## EXERCISE REQUIREMENTS
Reproduce word for word the part of the sanctuary-funding text from "This time, Orrick" to "the judge said.".

## TEXT SEGMENT
====================
The Trump administration has, once again, been blocked from slashing federal funding for sanctuary jurisdictions in a newly extended order, with a federal judge now prohibiting the government from punishing more than 30 additional cities and counties across the country after issuing a similar block earlier this year.

U.S. District Judge William Orrick handed down an updated preliminary injunction late Friday in the Northern District of California after protecting 16 cities and counties from funding cuts in April, as previously reported by Law&Crime.

This time, Orrick delivered relief to 34 more jurisdictions across the U.S. — including Baltimore, Chicago and Los Angeles — after adding a group of new plaintiffs on Aug. 5 to the ongoing lawsuit against President Donald Trump and his administration that spurred the original injunction. Orrick”s Friday order “mirrors the first” to protect the newly added cities and counties, the judge said.

“The new plaintiffs have each alleged similar reliance on federal funding as the cities and counties and filed declarations showing similar harms to community health, welfare and social services and to their budgetary processes that depend on the regularly authorized grants of federal funding for a variety of critical needs,” Orrick explained. “Defendants offer no opposition to entry of the expanded preliminary injunction except to say that the order granting the preliminary injunction and further order were wrongly decided in the first place and no plaintiff is entitled to the relief sought.”

Orrick, a Barack Obama appointee, condemned the Trump administration for enacting executive orders and related agency directives that were “unconstitutional violations of the separation of powers and spending clause doctrines.” He echoed his previous order and said the attempts to cut funding violate the Fifth Amendment, the Tenth Amendment, and the Administrative Procedure Act (APA).

“The challenged sections of executive orders … and the executive actions that have parroted them threaten to withhold all federal funding from the plaintiffs as sanctuary jurisdictions if they do not adapt their policies and practices to conform with the Trump administration’s preferences,” Orrick pointed out. “That coercive threat (and any actions agencies take to realize that threat, or additional executive orders the President issues to the same end) is unconstitutional, so I enjoined its effect. I do so again today for the protection of the new parties in this case.”

In February, the plaintiffs sued President Trump and others over two executive orders — “Protecting the American People Against Invasion” and “Ending Taxpayer Subsidization of Open Borders” — issued in January and February, which asked administrative agencies to look for ways to cut off all federal funding for jurisdictions challenging the administration’s anti-immigrant policies.

After the lawsuit was initially filed, the plaintiffs sought a preliminary injunction – which they won. The plaintiffs later pushed for a clarifying order after the 45th and 47th president issued an additional executive order aimed at sanctuary jurisdictions in April – which they also won. Along the way, the court also issued a so-called “further order” explaining why the plaintiffs are likely to succeed and granted several judicial notice requests which brought several policy memos issued by agency heads into the litigation.
====================
## SUPPLIED RECORDS

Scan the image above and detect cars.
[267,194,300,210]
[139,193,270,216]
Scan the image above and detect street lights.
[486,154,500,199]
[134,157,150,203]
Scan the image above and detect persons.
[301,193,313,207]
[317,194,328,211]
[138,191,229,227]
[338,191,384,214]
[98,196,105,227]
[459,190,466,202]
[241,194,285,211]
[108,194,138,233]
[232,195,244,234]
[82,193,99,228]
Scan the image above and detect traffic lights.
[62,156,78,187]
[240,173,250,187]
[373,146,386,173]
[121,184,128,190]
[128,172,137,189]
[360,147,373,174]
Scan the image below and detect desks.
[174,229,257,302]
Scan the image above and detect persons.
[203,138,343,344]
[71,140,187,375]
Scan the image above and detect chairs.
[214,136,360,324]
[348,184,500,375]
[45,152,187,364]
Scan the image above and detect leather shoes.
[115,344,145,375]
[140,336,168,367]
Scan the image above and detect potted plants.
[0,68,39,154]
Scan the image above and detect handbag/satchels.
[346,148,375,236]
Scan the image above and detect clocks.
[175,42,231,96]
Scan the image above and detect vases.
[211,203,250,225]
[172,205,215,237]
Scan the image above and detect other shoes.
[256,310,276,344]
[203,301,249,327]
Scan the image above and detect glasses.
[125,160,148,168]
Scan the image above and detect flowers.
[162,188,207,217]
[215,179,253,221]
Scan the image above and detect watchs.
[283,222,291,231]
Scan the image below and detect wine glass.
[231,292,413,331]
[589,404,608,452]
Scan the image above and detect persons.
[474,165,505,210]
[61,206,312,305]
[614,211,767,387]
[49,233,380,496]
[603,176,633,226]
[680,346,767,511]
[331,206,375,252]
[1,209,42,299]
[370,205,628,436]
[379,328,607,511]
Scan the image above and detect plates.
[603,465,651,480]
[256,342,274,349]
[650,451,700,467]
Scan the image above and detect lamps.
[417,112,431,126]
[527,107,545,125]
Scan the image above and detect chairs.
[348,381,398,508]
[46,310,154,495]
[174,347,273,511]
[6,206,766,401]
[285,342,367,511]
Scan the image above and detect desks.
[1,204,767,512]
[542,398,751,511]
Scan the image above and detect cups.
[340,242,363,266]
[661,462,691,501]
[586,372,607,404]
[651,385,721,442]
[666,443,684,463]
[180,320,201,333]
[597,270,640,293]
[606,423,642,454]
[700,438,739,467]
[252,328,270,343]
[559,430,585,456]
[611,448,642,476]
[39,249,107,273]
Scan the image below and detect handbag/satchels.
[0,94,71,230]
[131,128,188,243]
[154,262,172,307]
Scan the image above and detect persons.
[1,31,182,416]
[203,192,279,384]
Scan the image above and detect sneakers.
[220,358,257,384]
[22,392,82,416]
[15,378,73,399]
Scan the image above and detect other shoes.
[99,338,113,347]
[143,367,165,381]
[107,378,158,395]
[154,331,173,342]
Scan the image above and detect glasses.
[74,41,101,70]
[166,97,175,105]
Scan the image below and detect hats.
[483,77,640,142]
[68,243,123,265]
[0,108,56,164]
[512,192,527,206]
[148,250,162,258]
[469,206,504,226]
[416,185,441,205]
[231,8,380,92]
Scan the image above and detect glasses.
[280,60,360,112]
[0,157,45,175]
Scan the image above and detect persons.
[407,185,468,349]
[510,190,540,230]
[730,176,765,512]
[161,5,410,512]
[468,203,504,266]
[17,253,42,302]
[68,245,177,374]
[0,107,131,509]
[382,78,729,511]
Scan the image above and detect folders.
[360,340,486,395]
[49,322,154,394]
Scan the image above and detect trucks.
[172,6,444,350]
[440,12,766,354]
====================
## RESULT
This time, Orrick delivered relief to 34 more jurisdictions across the U.S. — including Baltimore, Chicago and Los Angeles — after adding a group of new plaintiffs on Aug. 5 to the ongoing lawsuit against President Donald Trump and his administration that spurred the original injunction. Orrick”s Friday order “mirrors the first” to protect the newly added cities and counties, the judge said.